A stabilirlo, la Corte di Cassazione con la sentenza n. 17794/17 depositata lo scorso 7 aprile.

Secondo la Cassazione, infatti, colui che pone in essere tale condotta è punibile per il reato di cui all’art. 610 c.p., ossia per violenza privata.

La pronuncia della Suprema Corte nasce dalla condanna di un automobilista emessa in primo grado, e, confermata, poi, dalla Corte d’Appello di Palermo, la quale, nel riconfermare la sentenza del Tribunale di prime cure, ha  giudicato colpevole l’imputato per aver parcheggiato la propria autovettura in uno spazio riservato alla persona offesa affetta da gravi patologie, impedendole così di utilizzarlo fino alla rimozione della sua autovettura.

I Giudici, hanno ritenuti sussistenti, nel caso di specie, sia l’elemento soggettivo che quello oggettivo del reato in esame.

Nella specie, hanno infatti affermato che ” quando lo spazio per il parcheggio è espressamente riservato ad una determinata persona, per ragioni attinenti al suo stato di salute, alla generica violazione della norma sulla circolazione stradale si aggiunge l’impedimento al singolo cittadino a cui è riservato lo stallo di parcheggiare lì dove solo a lui è consentito lasciare il mezzo “.

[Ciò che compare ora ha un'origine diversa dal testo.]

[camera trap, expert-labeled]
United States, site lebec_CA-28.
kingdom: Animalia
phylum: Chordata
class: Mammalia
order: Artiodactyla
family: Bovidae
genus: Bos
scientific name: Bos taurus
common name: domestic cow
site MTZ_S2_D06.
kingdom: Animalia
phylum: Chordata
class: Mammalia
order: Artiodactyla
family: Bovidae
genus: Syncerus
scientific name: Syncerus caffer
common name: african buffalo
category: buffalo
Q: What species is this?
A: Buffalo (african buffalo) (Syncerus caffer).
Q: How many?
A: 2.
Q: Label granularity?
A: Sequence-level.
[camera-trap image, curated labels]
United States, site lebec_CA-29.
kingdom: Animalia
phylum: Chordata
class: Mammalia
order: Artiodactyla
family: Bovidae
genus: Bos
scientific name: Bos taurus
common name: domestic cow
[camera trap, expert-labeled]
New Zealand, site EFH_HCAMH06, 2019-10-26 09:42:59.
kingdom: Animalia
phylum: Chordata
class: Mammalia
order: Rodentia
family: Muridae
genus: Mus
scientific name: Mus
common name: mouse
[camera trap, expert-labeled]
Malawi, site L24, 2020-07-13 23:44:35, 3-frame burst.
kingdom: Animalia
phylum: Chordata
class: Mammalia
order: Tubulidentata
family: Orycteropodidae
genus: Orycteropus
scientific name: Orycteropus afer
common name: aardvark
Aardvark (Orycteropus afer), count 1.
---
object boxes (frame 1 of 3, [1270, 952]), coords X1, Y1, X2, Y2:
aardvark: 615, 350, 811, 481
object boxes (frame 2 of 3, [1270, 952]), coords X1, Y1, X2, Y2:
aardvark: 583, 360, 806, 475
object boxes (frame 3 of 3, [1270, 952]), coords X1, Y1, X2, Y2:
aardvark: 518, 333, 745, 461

Non soltanto, l’elemento oggettivo è stato ritenuto sussistente nella fattispecie dai Giudicanti, ma anche l’elemento soggettivo, il dolo, considerato che l’imputato aveva preso visione della segnaletica ed volutamente scelto di lasciare l’autovettura in un posto riservato ad una specifica persona, impedendole, in tal modo, di parcheggiare nello stesso spazio e lasciandovi l’autovettura fino al giorno successivo.

Secondo la Cassazione, la condotta messa in atto dall’imputato integra, quindi, il reato di violenza privata. Pertanto, ha rigettato il ricorso e condannato il ricorrente al pagamento delle spese processuali.